Stored items

══════════

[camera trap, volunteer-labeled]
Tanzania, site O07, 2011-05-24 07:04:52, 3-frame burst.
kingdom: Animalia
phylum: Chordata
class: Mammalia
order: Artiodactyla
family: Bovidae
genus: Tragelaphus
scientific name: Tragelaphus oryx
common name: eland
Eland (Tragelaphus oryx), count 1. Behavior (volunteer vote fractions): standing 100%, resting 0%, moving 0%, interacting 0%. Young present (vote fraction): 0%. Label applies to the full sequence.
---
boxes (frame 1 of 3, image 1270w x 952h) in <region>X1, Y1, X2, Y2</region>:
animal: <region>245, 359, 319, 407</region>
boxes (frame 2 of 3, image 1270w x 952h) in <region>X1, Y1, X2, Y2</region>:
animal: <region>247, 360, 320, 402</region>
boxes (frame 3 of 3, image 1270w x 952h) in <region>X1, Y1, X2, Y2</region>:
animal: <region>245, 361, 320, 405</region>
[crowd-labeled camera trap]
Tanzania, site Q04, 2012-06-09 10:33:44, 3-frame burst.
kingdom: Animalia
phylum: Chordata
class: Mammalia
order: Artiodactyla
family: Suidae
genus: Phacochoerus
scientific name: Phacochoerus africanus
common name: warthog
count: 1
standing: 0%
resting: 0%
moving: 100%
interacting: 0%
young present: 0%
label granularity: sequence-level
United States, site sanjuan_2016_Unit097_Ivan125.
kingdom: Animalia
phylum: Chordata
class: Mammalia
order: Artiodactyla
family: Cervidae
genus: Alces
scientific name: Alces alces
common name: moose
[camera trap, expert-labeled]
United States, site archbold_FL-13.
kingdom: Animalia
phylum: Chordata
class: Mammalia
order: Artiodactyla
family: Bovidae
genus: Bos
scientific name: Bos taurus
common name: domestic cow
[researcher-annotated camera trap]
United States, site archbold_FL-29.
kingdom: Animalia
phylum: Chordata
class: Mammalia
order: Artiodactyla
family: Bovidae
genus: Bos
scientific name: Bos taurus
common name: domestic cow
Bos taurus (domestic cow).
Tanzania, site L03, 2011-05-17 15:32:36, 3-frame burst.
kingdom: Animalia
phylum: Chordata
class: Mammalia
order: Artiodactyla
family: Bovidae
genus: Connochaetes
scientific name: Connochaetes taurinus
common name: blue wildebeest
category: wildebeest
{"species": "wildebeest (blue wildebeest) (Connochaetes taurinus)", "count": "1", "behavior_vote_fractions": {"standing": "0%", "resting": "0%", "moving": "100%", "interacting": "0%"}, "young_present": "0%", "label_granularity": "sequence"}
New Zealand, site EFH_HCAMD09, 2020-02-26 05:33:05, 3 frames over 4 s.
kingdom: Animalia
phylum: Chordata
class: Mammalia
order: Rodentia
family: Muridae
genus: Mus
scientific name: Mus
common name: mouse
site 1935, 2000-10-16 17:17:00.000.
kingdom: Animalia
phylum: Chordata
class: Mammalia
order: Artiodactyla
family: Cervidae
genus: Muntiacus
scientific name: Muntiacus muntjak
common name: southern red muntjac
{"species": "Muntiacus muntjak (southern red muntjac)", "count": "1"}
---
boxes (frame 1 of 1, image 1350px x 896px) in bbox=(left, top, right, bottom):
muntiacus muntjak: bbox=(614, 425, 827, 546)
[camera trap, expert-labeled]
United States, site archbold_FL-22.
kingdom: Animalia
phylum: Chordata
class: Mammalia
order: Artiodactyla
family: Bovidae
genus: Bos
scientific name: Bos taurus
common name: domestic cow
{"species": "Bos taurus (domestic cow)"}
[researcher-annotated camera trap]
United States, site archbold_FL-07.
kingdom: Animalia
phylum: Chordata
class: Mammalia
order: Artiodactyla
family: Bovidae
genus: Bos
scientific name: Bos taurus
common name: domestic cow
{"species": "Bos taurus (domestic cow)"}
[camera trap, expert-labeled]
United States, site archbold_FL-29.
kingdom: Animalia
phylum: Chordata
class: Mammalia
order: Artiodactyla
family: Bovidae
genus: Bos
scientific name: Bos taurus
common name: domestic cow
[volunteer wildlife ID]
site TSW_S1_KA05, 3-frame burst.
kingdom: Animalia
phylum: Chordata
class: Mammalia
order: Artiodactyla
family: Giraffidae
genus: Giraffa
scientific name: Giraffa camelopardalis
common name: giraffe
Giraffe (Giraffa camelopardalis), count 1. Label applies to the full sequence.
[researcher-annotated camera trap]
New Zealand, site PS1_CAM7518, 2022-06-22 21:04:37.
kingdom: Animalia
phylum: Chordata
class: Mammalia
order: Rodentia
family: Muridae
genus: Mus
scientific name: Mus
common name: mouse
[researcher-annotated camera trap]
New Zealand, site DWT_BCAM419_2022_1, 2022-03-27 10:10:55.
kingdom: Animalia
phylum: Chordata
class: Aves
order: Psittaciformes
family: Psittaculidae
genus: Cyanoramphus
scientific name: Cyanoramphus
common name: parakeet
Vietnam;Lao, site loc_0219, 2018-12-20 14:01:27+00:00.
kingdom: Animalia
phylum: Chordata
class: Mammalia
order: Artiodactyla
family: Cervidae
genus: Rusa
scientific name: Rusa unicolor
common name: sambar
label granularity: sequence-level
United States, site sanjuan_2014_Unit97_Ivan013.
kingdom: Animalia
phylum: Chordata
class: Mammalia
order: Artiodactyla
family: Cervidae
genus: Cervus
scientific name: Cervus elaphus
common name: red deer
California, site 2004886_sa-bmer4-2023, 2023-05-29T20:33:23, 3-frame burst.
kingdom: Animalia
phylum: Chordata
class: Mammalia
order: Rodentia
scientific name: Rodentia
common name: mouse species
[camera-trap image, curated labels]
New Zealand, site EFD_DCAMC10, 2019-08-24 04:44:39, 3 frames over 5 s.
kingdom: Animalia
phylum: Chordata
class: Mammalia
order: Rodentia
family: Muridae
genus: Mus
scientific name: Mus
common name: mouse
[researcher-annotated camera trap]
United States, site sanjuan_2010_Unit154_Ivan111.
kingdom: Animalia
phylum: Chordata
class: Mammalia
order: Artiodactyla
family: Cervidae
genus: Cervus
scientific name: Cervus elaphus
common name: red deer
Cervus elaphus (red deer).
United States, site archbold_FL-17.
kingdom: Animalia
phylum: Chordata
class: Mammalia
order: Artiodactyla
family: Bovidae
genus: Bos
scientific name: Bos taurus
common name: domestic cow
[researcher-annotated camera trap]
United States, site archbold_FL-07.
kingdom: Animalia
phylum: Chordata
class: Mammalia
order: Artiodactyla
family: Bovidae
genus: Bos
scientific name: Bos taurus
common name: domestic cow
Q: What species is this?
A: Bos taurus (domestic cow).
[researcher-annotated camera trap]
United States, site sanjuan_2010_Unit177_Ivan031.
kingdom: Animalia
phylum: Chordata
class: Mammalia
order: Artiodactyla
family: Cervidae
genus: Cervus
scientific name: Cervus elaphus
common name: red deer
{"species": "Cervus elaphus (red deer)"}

══════════

_EXERCISE DETAILS_
An exact repetition of all the records above is required.

_EXPECTED ANSWER_
[camera trap, volunteer-labeled]
Tanzania, site O07, 2011-05-24 07:04:52, 3-frame burst.
kingdom: Animalia
phylum: Chordata
class: Mammalia
order: Artiodactyla
family: Bovidae
genus: Tragelaphus
scientific name: Tragelaphus oryx
common name: eland
Eland (Tragelaphus oryx), count 1. Behavior (volunteer vote fractions): standing 100%, resting 0%, moving 0%, interacting 0%. Young present (vote fraction): 0%. Label applies to the full sequence.
---
boxes (frame 1 of 3, image 1270w x 952h) in <region>X1, Y1, X2, Y2</region>:
animal: <region>245, 359, 319, 407</region>
boxes (frame 2 of 3, image 1270w x 952h) in <region>X1, Y1, X2, Y2</region>:
animal: <region>247, 360, 320, 402</region>
boxes (frame 3 of 3, image 1270w x 952h) in <region>X1, Y1, X2, Y2</region>:
animal: <region>245, 361, 320, 405</region>
[crowd-labeled camera trap]
Tanzania, site Q04, 2012-06-09 10:33:44, 3-frame burst.
kingdom: Animalia
phylum: Chordata
class: Mammalia
order: Artiodactyla
family: Suidae
genus: Phacochoerus
scientific name: Phacochoerus africanus
common name: warthog
count: 1
standing: 0%
resting: 0%
moving: 100%
interacting: 0%
young present: 0%
label granularity: sequence-level
United States, site sanjuan_2016_Unit097_Ivan125.
kingdom: Animalia
phylum: Chordata
class: Mammalia
order: Artiodactyla
family: Cervidae
genus: Alces
scientific name: Alces alces
common name: moose
[camera trap, expert-labeled]
United States, site archbold_FL-13.
kingdom: Animalia
phylum: Chordata
class: Mammalia
order: Artiodactyla
family: Bovidae
genus: Bos
scientific name: Bos taurus
common name: domestic cow
[researcher-annotated camera trap]
United States, site archbold_FL-29.
kingdom: Animalia
phylum: Chordata
class: Mammalia
order: Artiodactyla
family: Bovidae
genus: Bos
scientific name: Bos taurus
common name: domestic cow
Bos taurus (domestic cow).
Tanzania, site L03, 2011-05-17 15:32:36, 3-frame burst.
kingdom: Animalia
phylum: Chordata
class: Mammalia
order: Artiodactyla
family: Bovidae
genus: Connochaetes
scientific name: Connochaetes taurinus
common name: blue wildebeest
category: wildebeest
{"species": "wildebeest (blue wildebeest) (Connochaetes taurinus)", "count": "1", "behavior_vote_fractions": {"standing": "0%", "resting": "0%", "moving": "100%", "interacting": "0%"}, "young_present": "0%", "label_granularity": "sequence"}
New Zealand, site EFH_HCAMD09, 2020-02-26 05:33:05, 3 frames over 4 s.
kingdom: Animalia
phylum: Chordata
class: Mammalia
order: Rodentia
family: Muridae
genus: Mus
scientific name: Mus
common name: mouse
site 1935, 2000-10-16 17:17:00.000.
kingdom: Animalia
phylum: Chordata
class: Mammalia
order: Artiodactyla
family: Cervidae
genus: Muntiacus
scientific name: Muntiacus muntjak
common name: southern red muntjac
{"species": "Muntiacus muntjak (southern red muntjac)", "count": "1"}
---
boxes (frame 1 of 1, image 1350px x 896px) in bbox=(left, top, right, bottom):
muntiacus muntjak: bbox=(614, 425, 827, 546)
[camera trap, expert-labeled]
United States, site archbold_FL-22.
kingdom: Animalia
phylum: Chordata
class: Mammalia
order: Artiodactyla
family: Bovidae
genus: Bos
scientific name: Bos taurus
common name: domestic cow
{"species": "Bos taurus (domestic cow)"}
[researcher-annotated camera trap]
United States, site archbold_FL-07.
kingdom: Animalia
phylum: Chordata
class: Mammalia
order: Artiodactyla
family: Bovidae
genus: Bos
scientific name: Bos taurus
common name: domestic cow
{"species": "Bos taurus (domestic cow)"}
[camera trap, expert-labeled]
United States, site archbold_FL-29.
kingdom: Animalia
phylum: Chordata
class: Mammalia
order: Artiodactyla
family: Bovidae
genus: Bos
scientific name: Bos taurus
common name: domestic cow
[volunteer wildlife ID]
site TSW_S1_KA05, 3-frame burst.
kingdom: Animalia
phylum: Chordata
class: Mammalia
order: Artiodactyla
family: Giraffidae
genus: Giraffa
scientific name: Giraffa camelopardalis
common name: giraffe
Giraffe (Giraffa camelopardalis), count 1. Label applies to the full sequence.
[researcher-annotated camera trap]
New Zealand, site PS1_CAM7518, 2022-06-22 21:04:37.
kingdom: Animalia
phylum: Chordata
class: Mammalia
order: Rodentia
family: Muridae
genus: Mus
scientific name: Mus
common name: mouse
[researcher-annotated camera trap]
New Zealand, site DWT_BCAM419_2022_1, 2022-03-27 10:10:55.
kingdom: Animalia
phylum: Chordata
class: Aves
order: Psittaciformes
family: Psittaculidae
genus: Cyanoramphus
scientific name: Cyanoramphus
common name: parakeet
Vietnam;Lao, site loc_0219, 2018-12-20 14:01:27+00:00.
kingdom: Animalia
phylum: Chordata
class: Mammalia
order: Artiodactyla
family: Cervidae
genus: Rusa
scientific name: Rusa unicolor
common name: sambar
label granularity: sequence-level
United States, site sanjuan_2014_Unit97_Ivan013.
kingdom: Animalia
phylum: Chordata
class: Mammalia
order: Artiodactyla
family: Cervidae
genus: Cervus
scientific name: Cervus elaphus
common name: red deer
California, site 2004886_sa-bmer4-2023, 2023-05-29T20:33:23, 3-frame burst.
kingdom: Animalia
phylum: Chordata
class: Mammalia
order: Rodentia
scientific name: Rodentia
common name: mouse species
[camera-trap image, curated labels]
New Zealand, site EFD_DCAMC10, 2019-08-24 04:44:39, 3 frames over 5 s.
kingdom: Animalia
phylum: Chordata
class: Mammalia
order: Rodentia
family: Muridae
genus: Mus
scientific name: Mus
common name: mouse
[researcher-annotated camera trap]
United States, site sanjuan_2010_Unit154_Ivan111.
kingdom: Animalia
phylum: Chordata
class: Mammalia
order: Artiodactyla
family: Cervidae
genus: Cervus
scientific name: Cervus elaphus
common name: red deer
Cervus elaphus (red deer).
United States, site archbold_FL-17.
kingdom: Animalia
phylum: Chordata
class: Mammalia
order: Artiodactyla
family: Bovidae
genus: Bos
scientific name: Bos taurus
common name: domestic cow
[researcher-annotated camera trap]
United States, site archbold_FL-07.
kingdom: Animalia
phylum: Chordata
class: Mammalia
order: Artiodactyla
family: Bovidae
genus: Bos
scientific name: Bos taurus
common name: domestic cow
Q: What species is this?
A: Bos taurus (domestic cow).
[researcher-annotated camera trap]
United States, site sanjuan_2010_Unit177_Ivan031.
kingdom: Animalia
phylum: Chordata
class: Mammalia
order: Artiodactyla
family: Cervidae
genus: Cervus
scientific name: Cervus elaphus
common name: red deer
{"species": "Cervus elaphus (red deer)"}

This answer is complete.